On the 13th, at four in the morning, we got under weigh with the ebb tide; and, there being a dead calm, the boats were sent ahead to tow the ships. At ten, the wind springing up from the south-east by south, and the tide having turned, we were again obliged to drop anchor in seven fathoms; the Three Needle Rocks bearing south half east; and the ostrog north half east, at the distance of one mile from the nearest land. After dinner, I went with Captain Gore on shore, on the east side of the passage, where we saw, in two different places, the remains of extensive villages; and on the side of the hill, an old ruined parapet, with four or five embrasures. It commanded the passage up the mouth of the bay; and, in Beering’s time, as he himself mentions, had guns mounted on it. Near this place, were the ruins of some caverns under ground, which we supposed to have been magazines.

At six in the afternoon we weighed with the ebb tide, and turned to windward; but at eight, a thick fog arising, we were obliged to bring-to, as our soundings could not afford us a sufficient direction for steering between several sunk rocks, which lie on each side of the passage we had to make. In the morning of the 14th, the fog clearing away, we weighed as soon as the tide began to ebb; and, having little wind, sent the boats ahead to tow; but, at ten o’clock, both the wind and tide set in so strong from the sea, that we were again obliged to drop anchor in thirteen fathoms, the high rock bearing west one quarter south, distant three quarters of a mile. We remained fast for the rest of the day, the wind blowing fresh into the mouth of the bay; and, toward evening, the weather had a very unusual appearance, being exceedingly dark and cloudy, with an unsettled shifting wind.

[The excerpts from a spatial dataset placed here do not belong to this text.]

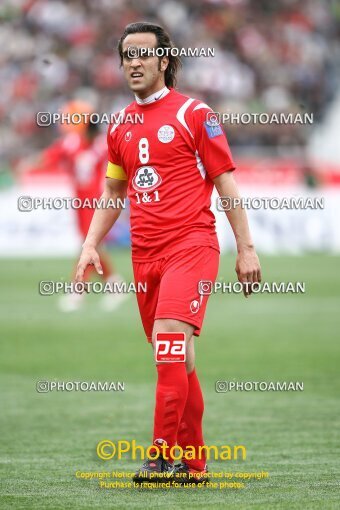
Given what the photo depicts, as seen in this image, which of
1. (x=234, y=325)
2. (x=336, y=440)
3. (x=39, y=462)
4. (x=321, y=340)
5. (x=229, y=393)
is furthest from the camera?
(x=234, y=325)

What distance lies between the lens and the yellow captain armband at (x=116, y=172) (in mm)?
5984

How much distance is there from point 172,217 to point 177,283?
363 millimetres

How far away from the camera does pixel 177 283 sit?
5.43 meters

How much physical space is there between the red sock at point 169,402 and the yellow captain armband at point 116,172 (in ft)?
3.79

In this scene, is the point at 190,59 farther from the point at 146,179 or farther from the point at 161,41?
the point at 146,179

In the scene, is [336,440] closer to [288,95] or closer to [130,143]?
[130,143]

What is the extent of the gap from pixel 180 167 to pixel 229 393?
13.1ft

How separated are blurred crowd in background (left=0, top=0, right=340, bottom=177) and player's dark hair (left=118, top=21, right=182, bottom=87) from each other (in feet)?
63.9

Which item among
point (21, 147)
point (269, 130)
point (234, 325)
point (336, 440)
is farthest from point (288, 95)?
point (336, 440)

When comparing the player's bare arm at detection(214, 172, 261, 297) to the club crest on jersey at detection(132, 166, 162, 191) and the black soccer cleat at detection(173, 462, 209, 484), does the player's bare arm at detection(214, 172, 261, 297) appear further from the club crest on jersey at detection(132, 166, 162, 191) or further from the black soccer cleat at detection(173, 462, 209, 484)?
the black soccer cleat at detection(173, 462, 209, 484)

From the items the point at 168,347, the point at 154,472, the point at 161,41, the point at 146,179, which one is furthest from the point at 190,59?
the point at 154,472

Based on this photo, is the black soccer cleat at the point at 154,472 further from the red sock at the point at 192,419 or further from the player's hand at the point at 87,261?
the player's hand at the point at 87,261

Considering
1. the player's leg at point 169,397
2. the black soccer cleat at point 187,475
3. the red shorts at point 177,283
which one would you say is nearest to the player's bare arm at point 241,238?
the red shorts at point 177,283

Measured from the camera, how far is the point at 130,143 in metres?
5.70
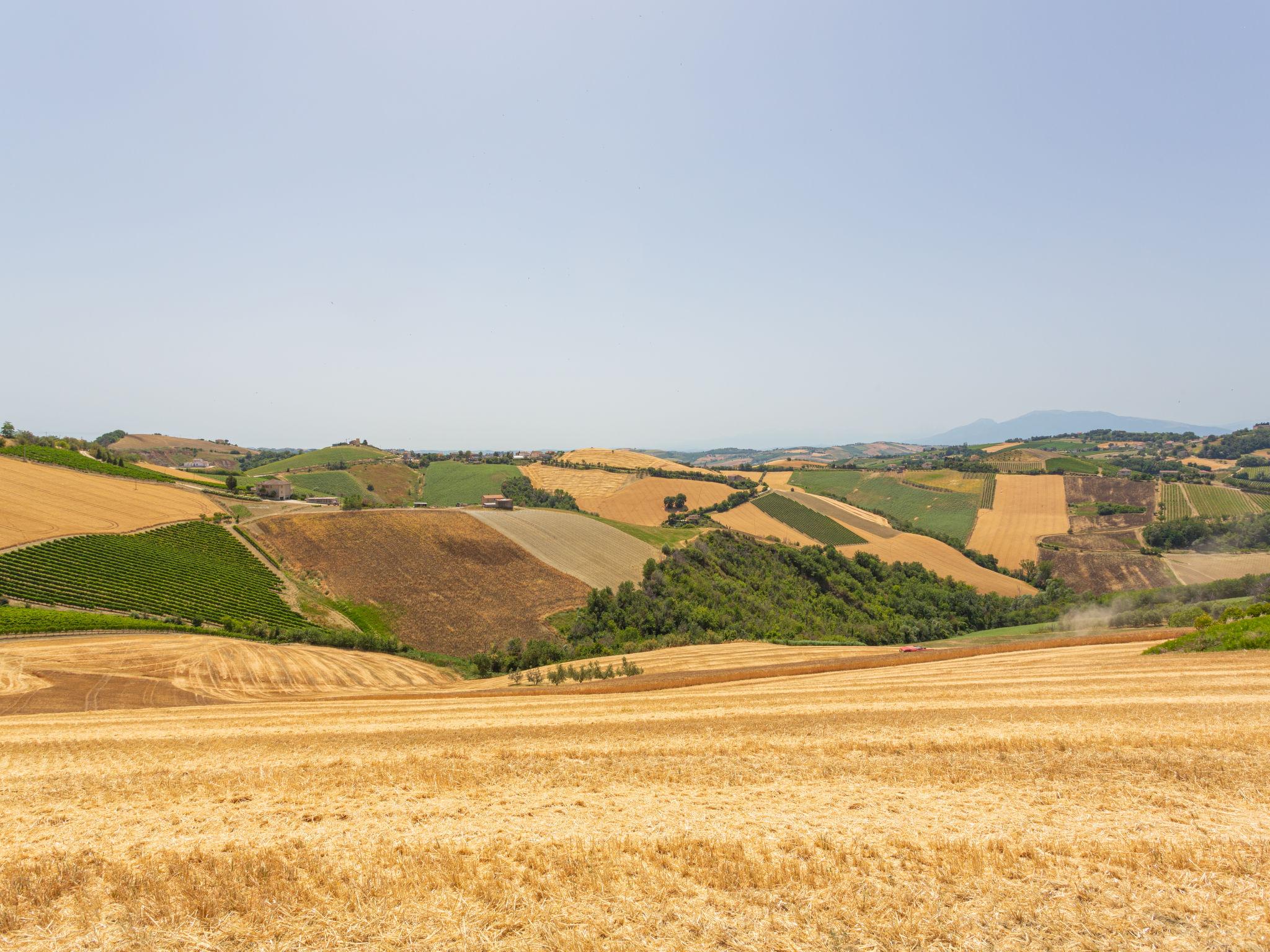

Before day-light on the 15th, we were surprised with a rumbling noise, resembling distant hollow thunder; and when the day broke, we found the decks and sides of the ships covered with a fine dust like emery, near an inch thick. The air, at the same time, continued loaded and darkened with this substance; and, toward the volcano mountain, situated to the north of the harbour, it was so thick and black, that we could not distinguish the body of the hill. About twelve o’clock, and, during the afternoon, the explosions became louder, and were followed by showers of cinders, which were, in general, about the size of peas; though many were picked up from the deck larger than a hazel-nut. Along with the cinders fell several small stones, which had undergone no change from the action of fire. In the evening we had dreadful thunder and lightning, which, with the darkness of the atmosphere, and the sulphureous smell of the air, produced altogether a most awful and terrifying effect. We were, at this time, about eight leagues from the foot of the mountain.

On the 16th, at day-light, we again weighed anchor, and stood out of the bay; but the ebb-tide setting across the passage upon the eastern shore, and the wind falling, we were driven very near the Three Needle Rocks, which lie on that side of the entrance, and obliged to hoist out the boats, in order to tow the ships clear of them. At noon we were two leagues from the land, and had soundings with forty-three fathoms of line, over a bottom of small stones, of the same kind with those which fell on our decks, after the eruption of the volcano; but whether they had been left there by the last, or by some former eruptions, we were not able to determine.